There are seven python files in this folders.
- cache.py: A cache simulator file, which includes a class about cache for cache initialization and execution.
- cachetest.py: Cache test for single-step and rolling prefetching, which includes data pre-processing and top-K encoding.
- data_process.py: Complete data processing file for both MSRC, HW and other datasets. It will save the trace as the stream form for model training and model test.
- main.py: Main function of our SGDP data prefetching framework. We can train and test the SGDP and its variants by python main.py based on default parameters.
- model.py: Our stream-graph neural network model and the subfunction for training, testing and prediction.
- pred_list_gene.py: Generate the local and global connection matrix and hybrid connection matrix.

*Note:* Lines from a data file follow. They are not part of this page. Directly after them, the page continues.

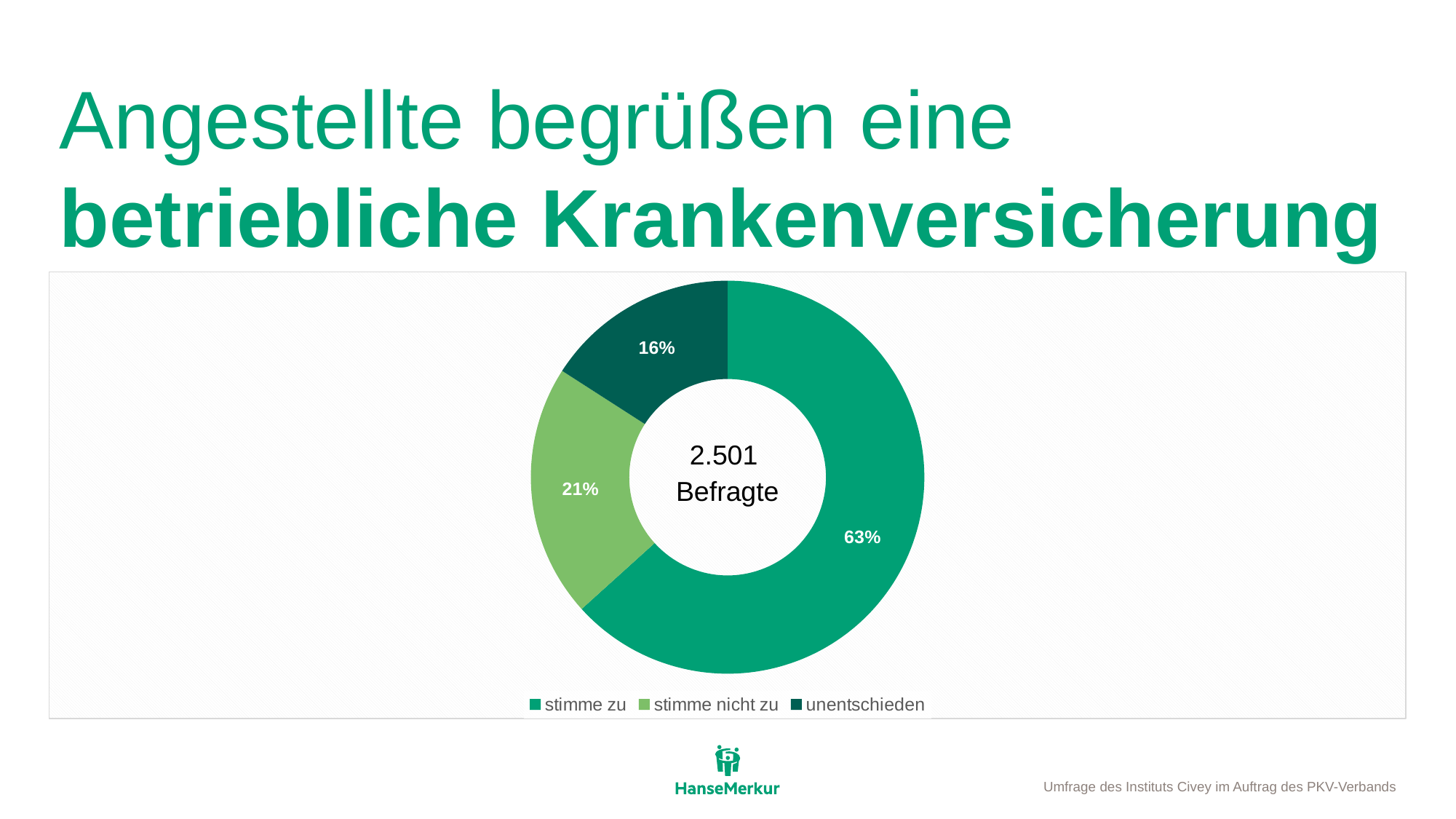
What share of respondents answered "stimme zu"? 63% Which is larger, the share for "stimme nicht zu" or the share for "unentschieden"? stimme nicht zu Which legend entry is shown in the darkest green colour? unentschieden How many respondents does the text in the centre of the chart state? 2.501 Befragte What share of respondents answered "stimme nicht zu"? 21% How many categories does the pie chart show? 3 Which category has the largest share of the pie? stimme zu What is the difference in percentage points between "stimme zu" and "stimme nicht zu"? 42 What share of respondents answered "unentschieden"? 16% What kind of chart is shown on the slide? Pie chart (donut) Which category has the smallest share of the pie? unentschieden What is the difference in percentage points between "stimme nicht zu" and "unentschieden"? 5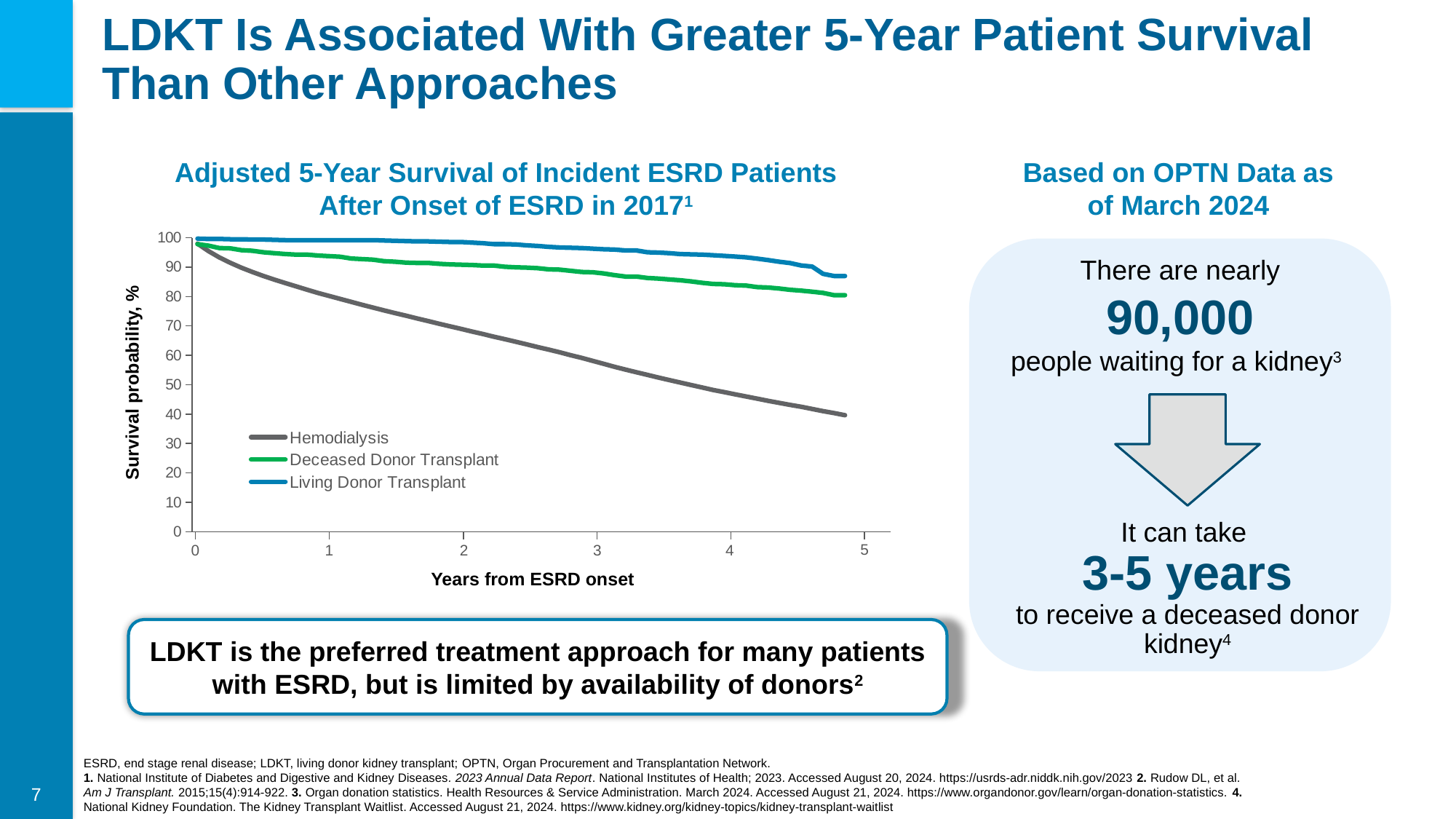
Is the survival probability for Deceased Donor Transplant at 5 years greater or less than 70? greater How many series does the chart legend list? 3 Is the survival probability for Living Donor Transplant at 5 years greater or less than 80? greater At 2 years from ESRD onset, which has the higher survival probability: Hemodialysis or Deceased Donor Transplant? Deceased Donor Transplant What kind of chart is shown on the slide? Line chart Which series has the lowest survival probability at 5 years from ESRD onset? Hemodialysis Does the survival probability for Hemodialysis rise or fall as years from ESRD onset increase? Fall What is the label of the x axis of the chart? Years from ESRD onset Is the survival probability for Hemodialysis at 5 years greater or less than 50? less What is the label of the y axis of the chart? Survival probability, % Which series has the highest survival probability at 5 years from ESRD onset? Living Donor Transplant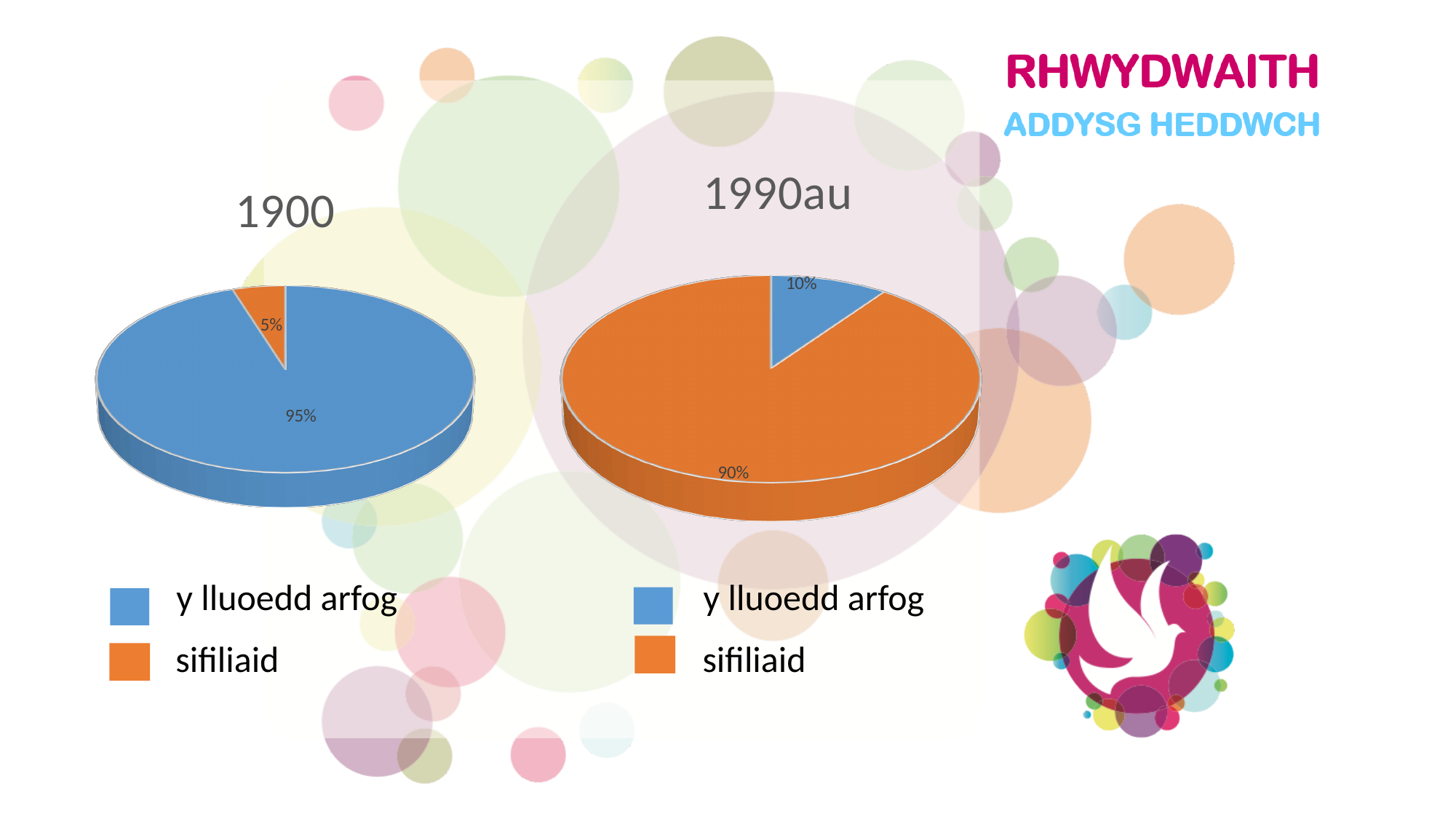
In the 1990au chart, what colour is the sifiliaid slice? orange In the 1900 chart, what share is shown for y lluoedd arfog? 95% In the 1990au chart, what share is shown for sifiliaid? 90% In the 1900 chart, what share is shown for sifiliaid? 5% In the 1990au chart, what is the difference between the sifiliaid share and the y lluoedd arfog share? 80% How many slices does the 1990au chart have? 2 In the 1900 chart, which category has the largest slice? y lluoedd arfog In the 1990au chart, what share is shown for y lluoedd arfog? 10% Which is larger: the sifiliaid share in the 1900 chart or the sifiliaid share in the 1990au chart? the 1990au chart What type of chart is the 1900 chart? pie chart In the 1990au chart, which category has the smallest slice? y lluoedd arfog How many entries does the legend under the 1900 chart list? 2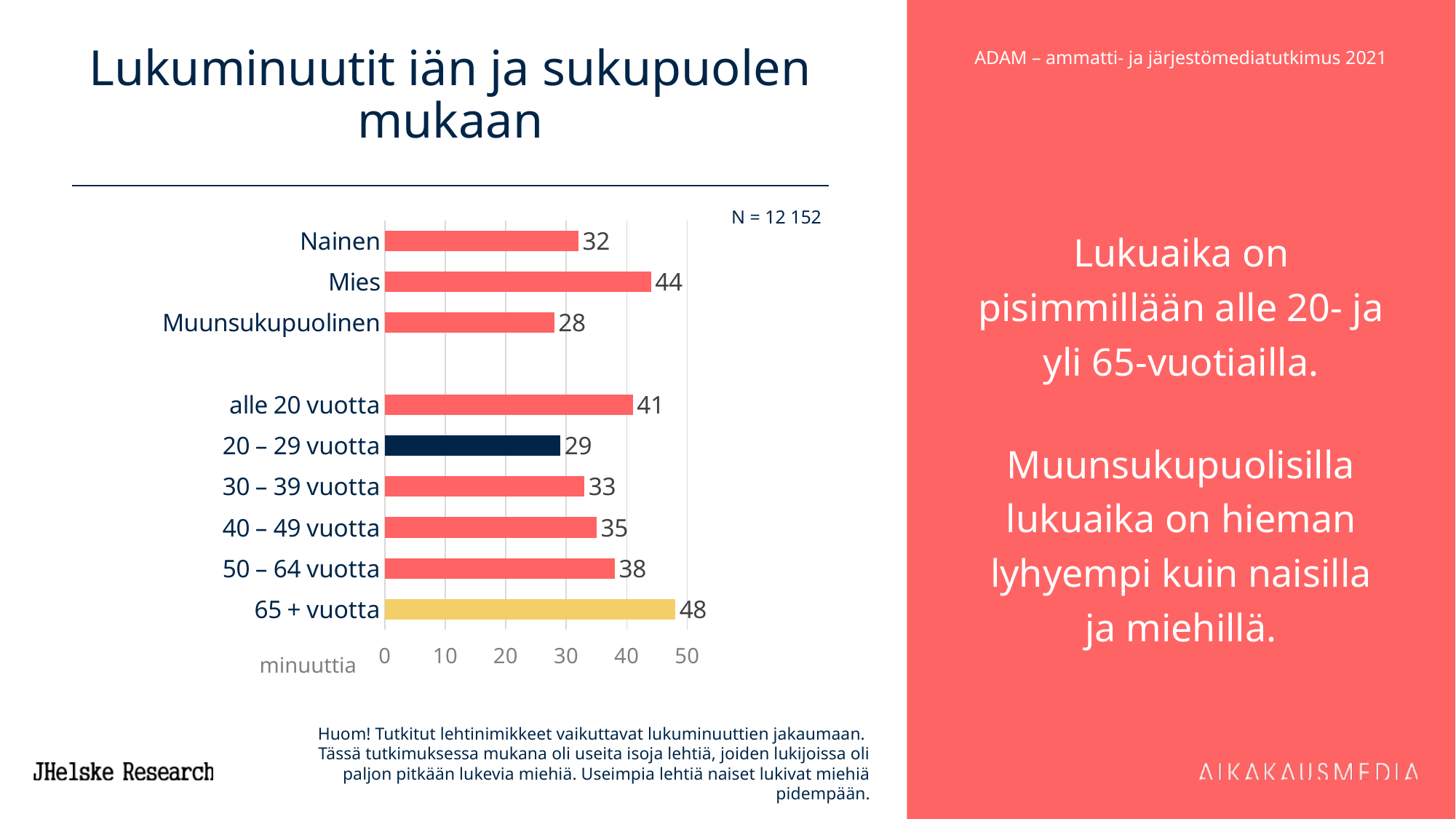
What is the title of the chart? Lukuminuutit iän ja sukupuolen mukaan How many categories are shown in the chart? 9 What is the value for Mies? 44 Is the value for 20 – 29 vuotta greater or less than 30? less Which is larger, the value for alle 20 vuotta or the value for 50 – 64 vuotta? alle 20 vuotta What is the value for 65 + vuotta? 48 What kind of chart is shown on the slide? bar chart What is the difference between the values for Mies and Nainen? 12 What is the value for Muunsukupuolinen? 28 Which category has the highest value? 65 + vuotta What unit is shown on the x axis of the chart? minuuttia Which category has the lowest value? Muunsukupuolinen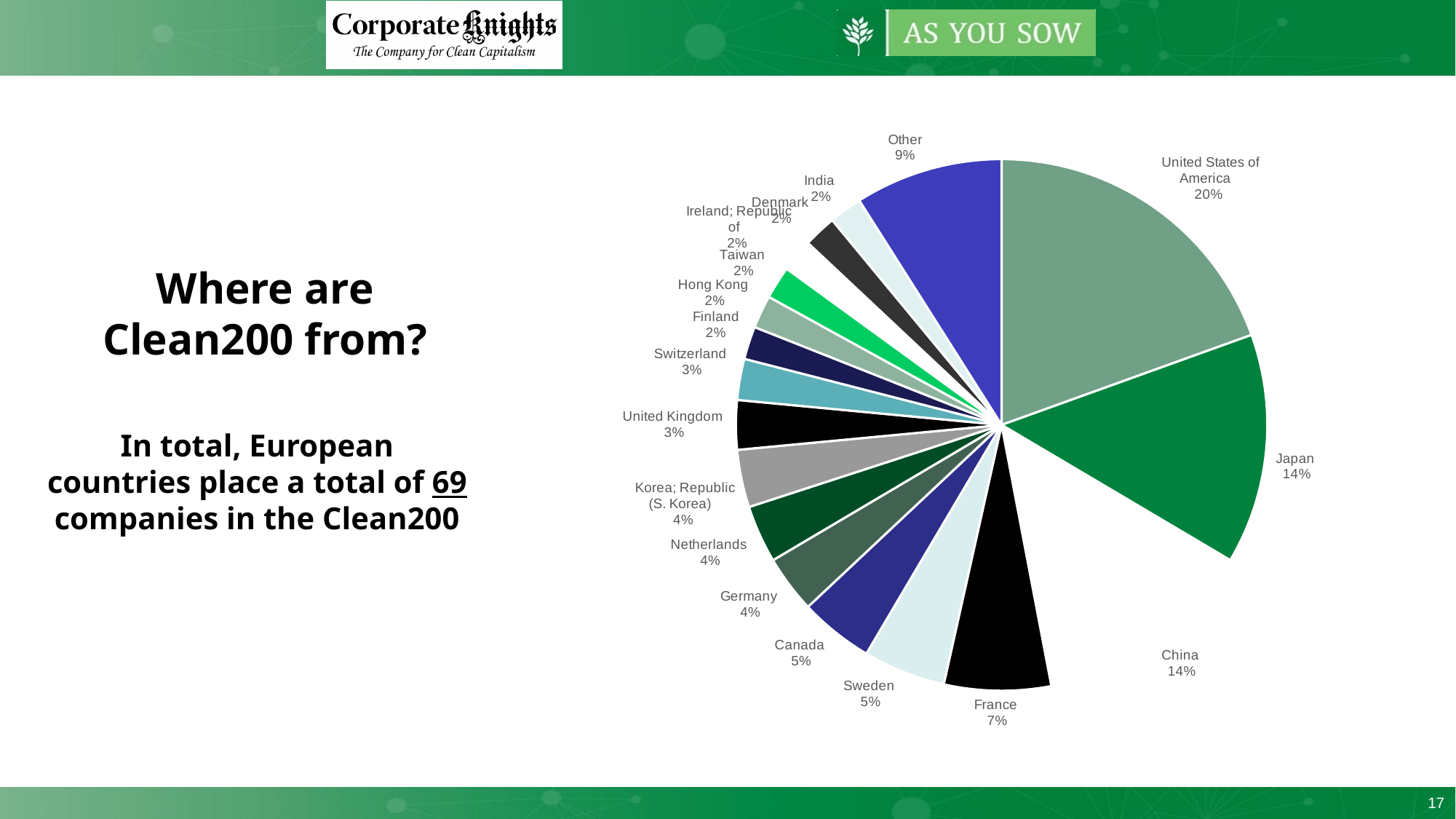
What kind of chart is shown on the slide? pie chart What is the title text to the left of the chart asking? Where are Clean200 from? What percentage is shown for France? 7% What percentage is shown for the Netherlands? 4% Which is larger, the slice for Japan or the slice for France? Japan Which country has the largest slice of the pie? United States of America What percentage is shown for Switzerland? 3% What percentage is shown for the 'Other' slice? 9% What share of the pie does the United States of America hold? 20% How many slices does the pie chart have? 18 What is the difference in percentage points between the United States of America and Japan? 6 What percentage is shown for Sweden? 5%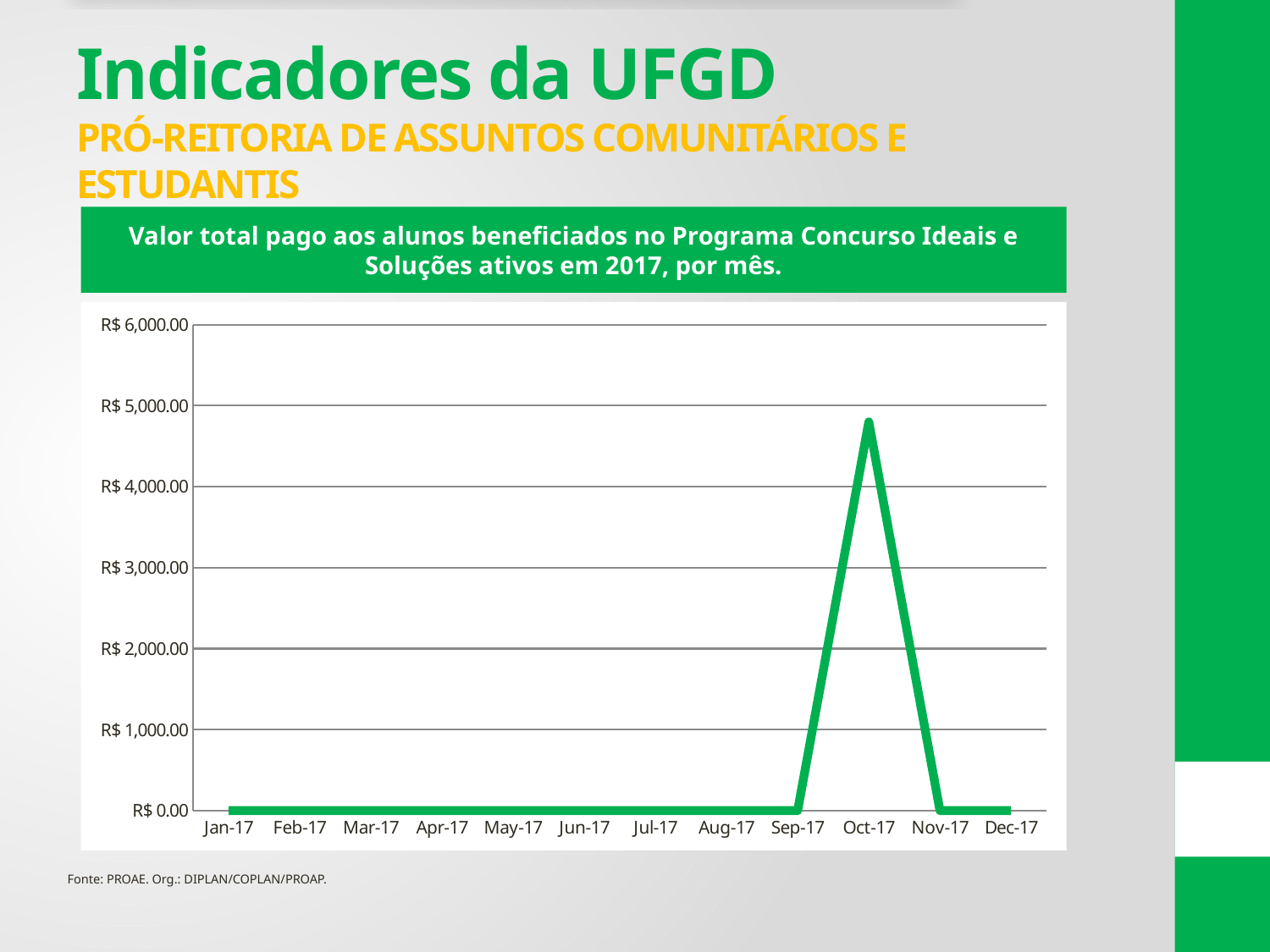
What kind of chart is shown on the slide? line chart What is the value paid in Jan-17? R$ 0.00 Is the value for Oct-17 greater or less than R$ 5,000.00? less Which month has the highest value paid? Oct-17 What is the title of the chart? Valor total pago aos alunos beneficiados no Programa Concurso Ideais e Soluções ativos em 2017, por mês. What is the value paid in Nov-17? R$ 0.00 Does the value rise or fall from Oct-17 to Nov-17? fall Which is larger, the value for Oct-17 or the value for Sep-17? Oct-17 How many months are plotted along the x axis? 12 What is the value paid in Dec-17? R$ 0.00 What is the highest value shown on the y axis? R$ 6,000.00 Is the value for Oct-17 greater or less than R$ 4,000.00? greater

And executive the single-step and rolling data prefetching, output the HR and EPR for corresponding input trace.
- utils.py: Other functions for data processing and model building. Besides, there is a function for global stream-graph structure.
-
SGDP can accurately learn complex access patterns by capturing the relations of LBA deltas in each stream. The relations are represented by sequential connect matrices and full-connect matrices using graph structures.
-
To the best of our knowledge, SGDP is the first work that utilizes the stream-graph structure of the LBA delta in the data prefetching problem. Using gated graph neural networks and attention mechanisms, we extract and aggregate sequential and global information for better prefetching.
-
As a novel solution in the hybrid storage system, SGDP can be generalized to multiple variants by different stream construction methods, which further enhances its robustness and expands its application to various real-world scenarios.
-
SGDP outperforms SOTA prefetchers by 6.21% on hit ratio, 7.00% on effective prefetching ratio, and speeds up inference time by 3.13X on average. It has been verified in commercial hybrid storage systems in the experimental phase and will be deployed in the future product series.